TASK: Set down all of the entries word for word, omitting the images they contain.

DATASET EXTRACT:
┄┄┄┄┄┄

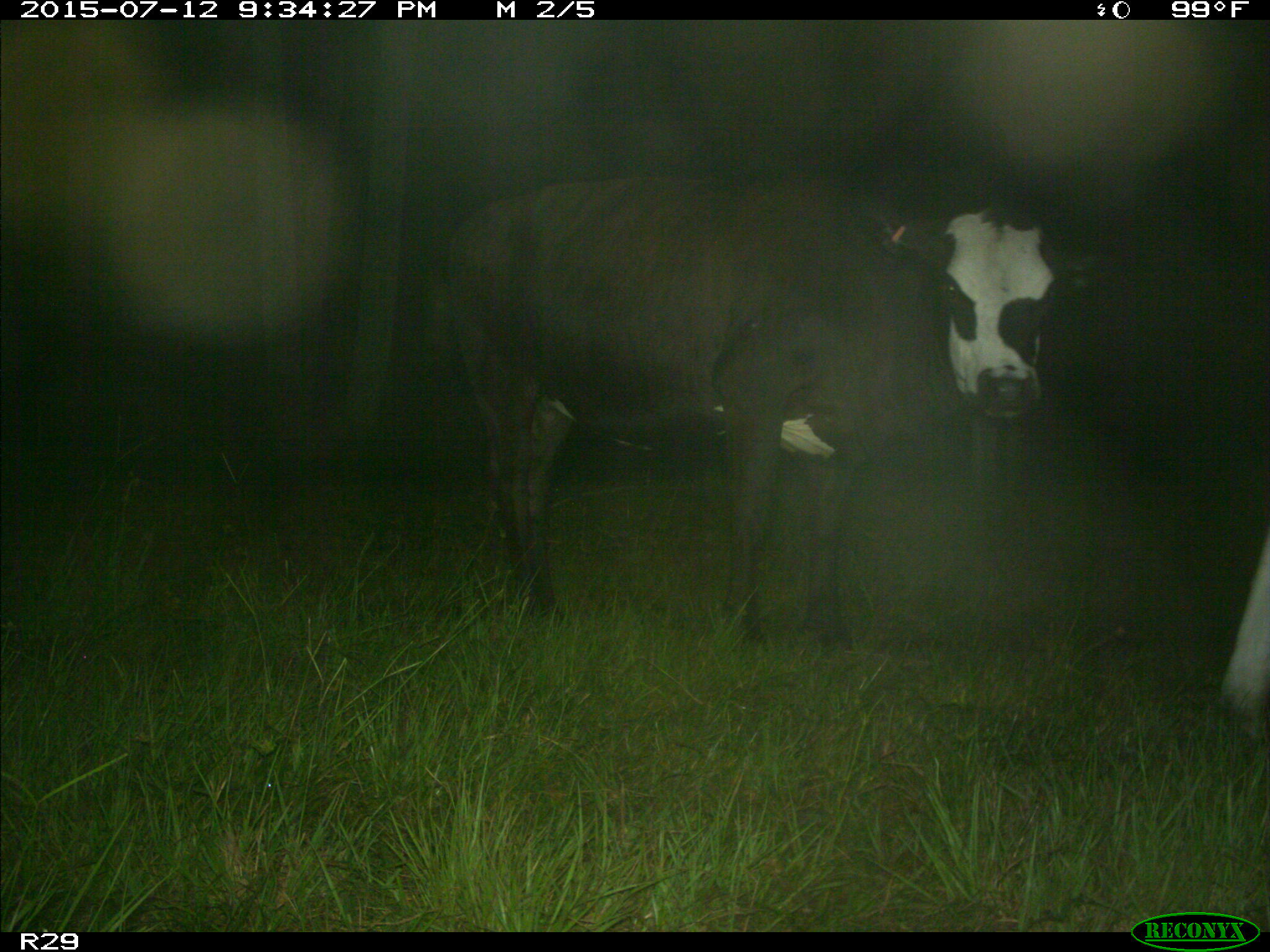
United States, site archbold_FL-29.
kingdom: Animalia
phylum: Chordata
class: Mammalia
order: Artiodactyla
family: Bovidae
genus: Bos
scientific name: Bos taurus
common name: domestic cow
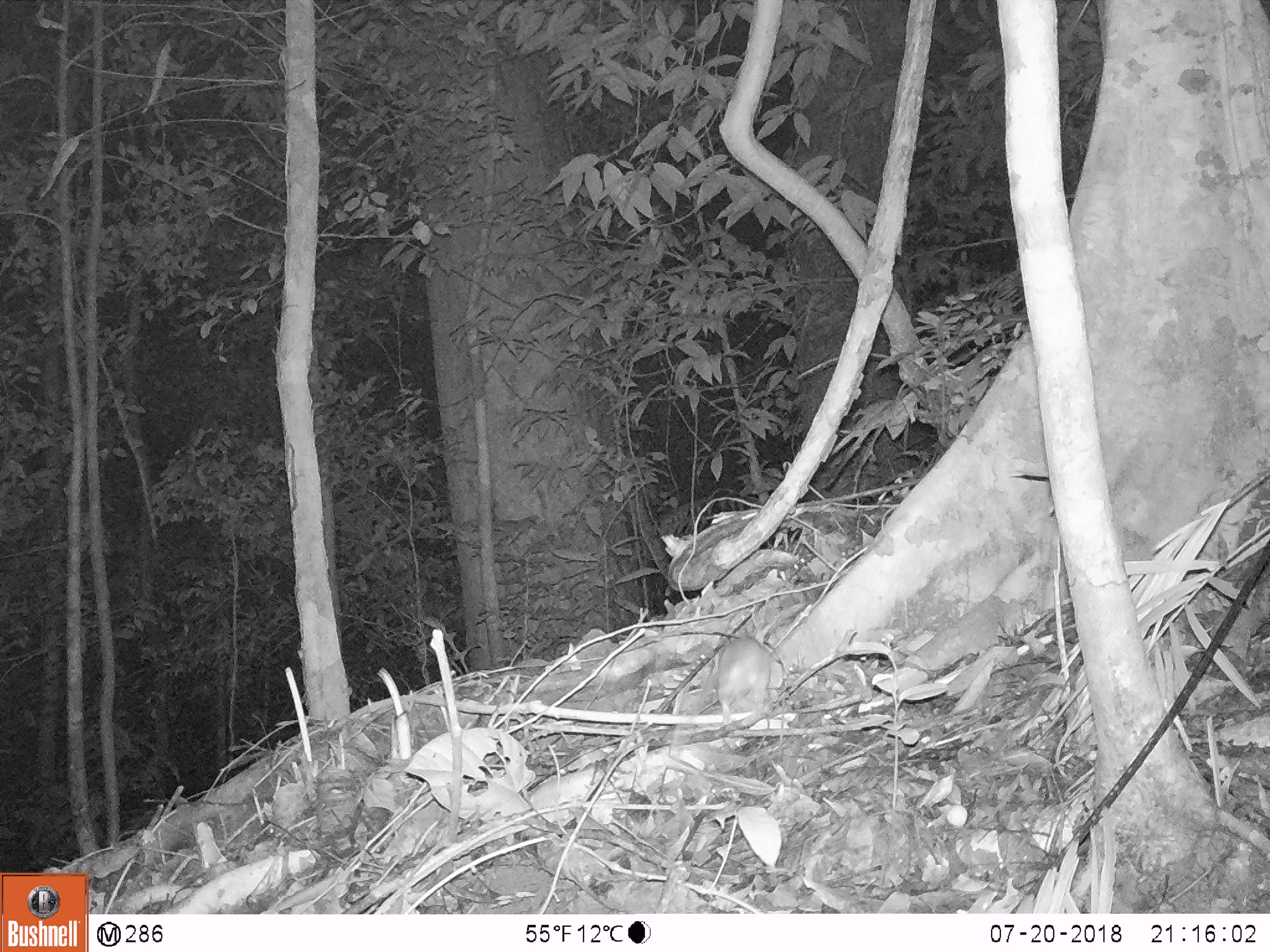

┄┄┄┄┄┄

RESULT OF THE EXERCISE:
United States, site archbold_FL-29.
kingdom: Animalia
phylum: Chordata
class: Mammalia
order: Artiodactyla
family: Bovidae
genus: Bos
scientific name: Bos taurus
common name: domestic cow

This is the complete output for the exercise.